◆ **Extract provided**:
Using naive Bayes, title features, 5-stemmed
	Recall: 96/150 = 64.0%
	Precision: 96/690 = 13.9%
	F1 score: 0.229
	Accuracy: 4202/4850 = 86.6%


5-stemming the title degrades performance, resulting in slightly worse precision.

In [13]:
# Using counts instead of TF-IDF weights
NB_pipe3 = skPipeline([ # establish pipeline
    ('vect', CountVectorizer(tokenizer=tkn.tokenizeNoPunctStopword, 
                             max_features=10000, min_df=3) ), 
    ('clf', NB.ComplementNB(alpha=0.01))
])

y_3_pred = NB_pipe3.fit(train['title'], y_train).predict(dev['title'])
validationStats(y_3_pred, y_actual, 'title features, count vectors');

Using naive Bayes, title features, count vectors
	Recall: 90/150 = 60.0%
	Precision: 90/549 = 16.4%
	F1 score: 0.258
	Accuracy: 4331/4850 = 89.3%


Using count instead of TF-IDF document-term vectors result in similar performance, with slight drop in recall.

In [14]:
# Using word 2 and 3-gram 
NB_pipe4 = skPipeline([ # establish pipeline
    ('vect', TfidfVectorizer(tokenizer=tkn.tokenizeNoPunctStopword, 
                             max_features=10000, min_df=1, ngram_range=(2,3)) ), 
    ('clf', NB.ComplementNB(alpha=0.01))
])

y_4_pred = NB_pipe4.fit(train['title'], y_train).predict(dev['title'])
validationStats(y_4_pred, y_actual, 'features from title only.');

Using naive Bayes, features from title only.
	Recall: 77/150 = 51.3%
	Precision: 77/659 = 11.7%
	F1 score: 0.190
	Accuracy: 4195/4850 = 86.5%


Using word 2 and 3-gram result in significantly worse performance..

In [15]:
# Using character 4-5 grams
NB_pipe5 = skPipeline([ # establish pipeline
    ('vect', CountVectorizer(max_features=15000, min_df=3, analyzer='char', 
                             ngram_range=(4,5)) ), 
    ('clf', NB.ComplementNB(alpha=0.01))

◆ **Data extract**:

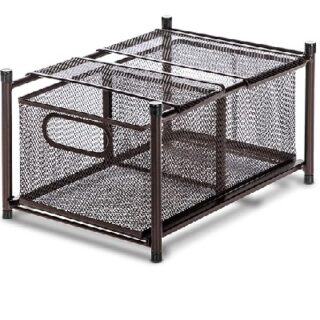 ORGANIZADORA DE CESTA EXTRAIBLE 34X15 CM HOME ZONE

◆ **Work request 1**:
In the naive Bayes notebook excerpt, pull out the stretch from "Using naive Bayes, title features, count" through "drop in recall.", word for word.
◆ **Work request 2**:
Write what comes next in the naive Bayes notebook excerpt, picking up right after its final line.

◆ **Output 1**:
Using naive Bayes, title features, count vectors
	Recall: 90/150 = 60.0%
	Precision: 90/549 = 16.4%
	F1 score: 0.258
	Accuracy: 4331/4850 = 89.3%


Using count instead of TF-IDF document-term vectors result in similar performance, with slight drop in recall.

◆ **Output 2**:
])

y_5_pred = NB_pipe5.fit(train['title'], y_train).predict(dev['title'])
validationStats(y_5_pred, y_actual, 'features from title only.');

Using naive Bayes, features from title only.
	Recall: 101/150 = 67.3%
	Precision: 101/676 = 14.9%
	F1 score: 0.245
	Accuracy: 4226/4850 = 87.1%


Using character 4-5 grams is a large step-up over using word n-grams, but still significantly worse than using word features.

## Alternative Machine Learning Algorithms
In this section, support vector machine (SVM) algorithm is explored to test whether it can provide a better performance than naive Bayes. Like with naive Bayes classifier, we also run into the problem of unbalanced class. Since so much of the data are of the negative class, SVM classifier would get overwhelmed and predict all classes as negative. Therefore, one must weigh the classes so that the training sample would not be biased. Likewise, the input also need to be scaled as SVM works best when the features are between 0 and 1.

In [16]:
# Using features from title only
SVM_pipe = skPipeline([ # establish pipeline
    ('vect', TfidfVectorizer(tokenizer=tkn.tokenizeNoPunctStopword, 
                             max_features=10000, min_df=2) ),
    ('scl', sklearn.preprocessing.StandardScaler(copy=False, with_mean=False)),
    ('clf', SVM.SVC(gamma='auto', max_iter=-1, random_state=1, 
                    class_weight='balanced') )
])

y_svm_pred = SVM_pipe.fit(train['title'], y_train).predict(dev['title'])
validationStats(y_svm_pred, y_actual, 'features from title only.', 'SVM');

Using SVM, features from title only.
	Recall: 54/150 = 36.0%
	Precision: 54/207 = 26.1%
	F1 score: 0.303
	Accuracy: 4601/4850 = 94.9%


In [17]:
# Using features from title+abstract+keywords only
SVM3_pipe = skPipeline([ # establish pipeline
    ('vect', TfidfVectorizer(tokenizer=tkn.tokenizeNoPunctStopword, 
                             max_features=15000, min_df=3) ),
    ('scl', sklearn.preprocessing.StandardScaler(copy=False, with_mean=False)),
    ('clf', SVM.SVC(gamma='auto', max_iter=-1, random_state=1, 
                    class_weight='balanced') )
])

y3_svm_pred = SVM_pipe.fit(txt3_train, y_train).predict(txt3_dev)
validationStats(y3_svm_pred, y_actual, 'features from title only.', 'SVM');

Using SVM, features from title only.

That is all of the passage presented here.